Sıfırdan kurdukları gazetelerini, bütün malvarlıklarını yitirdikten sonra, can güvenliklerinin de kalmadığını anlayan Serteller, çareyi yanlarına birer bavul alıp yurtdışına çıkmakta bulur.
Korhan Atay, ‘Serteller’in yurtdışına çıkışlarına kadar geçen süreyi anlatarak devam ediyor kitabına. Osmanlı’nın Avrupa’sı diye nitelenen Selanik’te başlıyor Sabiha ve Zekeriya Sertel’in öyküleri. Zekeriya 1890, Sabiha 1895 yılında Selanik’te doğmuş. Zekeriya, tam da İttihat Terakki’nin kurulduğu günlerde gazeteciliğe başlıyor. Yunus Nadi’yle ve yakın arkadaşı, hemen her yayın projesinin ortağı Nebizade Hamdi’yle de o günlerde dost olacaktır. Ağa çocuğu Mehmet Zekeriya ile Mevlevi Dervişi dönme dedenin torunu Sabiha Derviş’in yolları, Sabiha’nın Zekeriya’nın yayımladığı Felsefe Dergisi’ne yazı getirmesiyle buluşur. Yunanların Selanik’i işgalinden sonra İstanbul’da tekrar karşılaşıp evlenmeleriyle ömür boyu sürecek bir yol arkadaşlığı halini alır.

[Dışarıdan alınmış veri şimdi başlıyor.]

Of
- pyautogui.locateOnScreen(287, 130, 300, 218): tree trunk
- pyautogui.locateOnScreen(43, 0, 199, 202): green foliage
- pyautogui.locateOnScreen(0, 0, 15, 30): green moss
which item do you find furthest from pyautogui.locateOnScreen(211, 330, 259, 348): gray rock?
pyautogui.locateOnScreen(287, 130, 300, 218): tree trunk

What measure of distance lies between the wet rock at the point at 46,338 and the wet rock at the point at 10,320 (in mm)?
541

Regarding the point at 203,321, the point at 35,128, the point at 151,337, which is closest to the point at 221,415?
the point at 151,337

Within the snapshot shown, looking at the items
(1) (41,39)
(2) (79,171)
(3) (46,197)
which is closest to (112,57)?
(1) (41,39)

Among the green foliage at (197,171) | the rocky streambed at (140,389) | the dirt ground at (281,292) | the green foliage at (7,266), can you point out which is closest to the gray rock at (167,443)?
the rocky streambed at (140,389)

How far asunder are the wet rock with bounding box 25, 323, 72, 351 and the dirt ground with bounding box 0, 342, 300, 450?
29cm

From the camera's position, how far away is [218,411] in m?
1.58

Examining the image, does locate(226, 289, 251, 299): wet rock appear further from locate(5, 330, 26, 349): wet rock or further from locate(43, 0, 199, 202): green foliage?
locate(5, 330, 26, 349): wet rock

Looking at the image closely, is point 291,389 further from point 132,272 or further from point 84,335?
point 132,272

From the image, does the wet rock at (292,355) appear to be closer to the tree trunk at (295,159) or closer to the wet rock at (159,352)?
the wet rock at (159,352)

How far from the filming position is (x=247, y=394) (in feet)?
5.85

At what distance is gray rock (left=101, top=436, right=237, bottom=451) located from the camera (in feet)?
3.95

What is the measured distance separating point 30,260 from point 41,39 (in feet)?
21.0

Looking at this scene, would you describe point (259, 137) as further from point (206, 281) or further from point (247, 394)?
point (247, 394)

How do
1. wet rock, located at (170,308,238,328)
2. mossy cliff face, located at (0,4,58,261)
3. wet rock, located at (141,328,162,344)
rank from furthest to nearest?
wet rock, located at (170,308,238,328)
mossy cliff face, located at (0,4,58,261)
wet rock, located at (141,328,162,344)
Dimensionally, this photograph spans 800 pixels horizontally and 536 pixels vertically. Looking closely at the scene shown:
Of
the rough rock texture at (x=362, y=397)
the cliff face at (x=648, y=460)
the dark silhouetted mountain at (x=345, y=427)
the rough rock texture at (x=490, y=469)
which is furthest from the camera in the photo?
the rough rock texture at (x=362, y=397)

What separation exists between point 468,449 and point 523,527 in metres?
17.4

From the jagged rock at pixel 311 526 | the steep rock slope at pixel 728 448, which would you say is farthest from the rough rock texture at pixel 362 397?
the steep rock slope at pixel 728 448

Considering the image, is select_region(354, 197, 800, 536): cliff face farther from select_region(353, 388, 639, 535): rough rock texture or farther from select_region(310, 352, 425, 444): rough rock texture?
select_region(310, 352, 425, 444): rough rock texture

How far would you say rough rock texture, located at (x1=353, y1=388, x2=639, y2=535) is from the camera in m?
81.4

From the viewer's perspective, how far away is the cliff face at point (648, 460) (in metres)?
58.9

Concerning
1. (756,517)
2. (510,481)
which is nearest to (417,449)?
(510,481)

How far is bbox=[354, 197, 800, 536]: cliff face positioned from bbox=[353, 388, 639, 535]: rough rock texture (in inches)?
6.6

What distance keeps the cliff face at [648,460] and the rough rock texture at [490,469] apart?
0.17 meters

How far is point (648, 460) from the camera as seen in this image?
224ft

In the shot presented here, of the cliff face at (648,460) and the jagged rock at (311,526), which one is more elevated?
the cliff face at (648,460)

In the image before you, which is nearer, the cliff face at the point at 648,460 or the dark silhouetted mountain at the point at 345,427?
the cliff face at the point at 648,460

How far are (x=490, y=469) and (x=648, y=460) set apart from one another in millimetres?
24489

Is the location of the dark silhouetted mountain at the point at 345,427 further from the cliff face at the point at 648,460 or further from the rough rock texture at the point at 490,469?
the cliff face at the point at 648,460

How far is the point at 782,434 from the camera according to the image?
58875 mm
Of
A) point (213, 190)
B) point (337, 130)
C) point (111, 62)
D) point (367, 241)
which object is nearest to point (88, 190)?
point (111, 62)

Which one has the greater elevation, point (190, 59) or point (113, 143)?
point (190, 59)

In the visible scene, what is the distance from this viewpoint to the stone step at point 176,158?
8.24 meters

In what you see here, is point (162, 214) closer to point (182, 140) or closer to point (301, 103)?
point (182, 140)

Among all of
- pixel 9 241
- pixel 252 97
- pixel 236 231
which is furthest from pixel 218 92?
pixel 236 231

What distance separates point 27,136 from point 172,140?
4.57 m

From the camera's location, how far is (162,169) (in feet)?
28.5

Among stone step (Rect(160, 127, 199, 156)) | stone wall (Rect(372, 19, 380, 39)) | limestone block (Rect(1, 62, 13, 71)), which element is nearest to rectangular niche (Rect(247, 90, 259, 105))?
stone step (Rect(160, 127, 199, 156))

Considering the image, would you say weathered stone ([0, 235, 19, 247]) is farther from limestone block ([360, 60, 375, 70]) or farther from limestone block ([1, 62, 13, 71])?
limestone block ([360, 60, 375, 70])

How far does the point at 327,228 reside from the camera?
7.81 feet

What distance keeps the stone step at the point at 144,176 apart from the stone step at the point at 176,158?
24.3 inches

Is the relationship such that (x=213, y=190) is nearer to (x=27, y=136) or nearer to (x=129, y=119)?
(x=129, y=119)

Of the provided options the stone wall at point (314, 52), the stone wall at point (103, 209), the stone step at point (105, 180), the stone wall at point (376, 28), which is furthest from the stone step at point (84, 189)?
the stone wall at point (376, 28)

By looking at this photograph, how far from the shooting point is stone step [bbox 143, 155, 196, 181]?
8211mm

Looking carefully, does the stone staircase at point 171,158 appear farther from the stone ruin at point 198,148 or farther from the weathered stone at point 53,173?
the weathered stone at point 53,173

İşgal İstanbul’unda Mehmet Zekeriya ilk gazetesini yayımlayıp Milli Mücadele’ye destek vermeye başlarken Sabiha Derviş de ilk feminist makaleleri yazar ve bir yandan da bu mücadeleye katkıda bulunur. Yaşamlarını değiştirecek teklif ise mücadele arkadaşları Halide Edip’ten gelecektir. Halide Edip, Zekeriya’ya dünyanın ilk gazetecilik okulunda burslu olarak okumasını teklif eder. Zekeriya ile birlikte ABD’ye giden Sabiha da sosyoloji eğitimi alacaktır. ABD’deki öğrenim yıllarında Zekeriya’nın hürriyet ve demokrasiye inancı temellenirken Sabiha garip bir paradoksla sosyalist olacaktır.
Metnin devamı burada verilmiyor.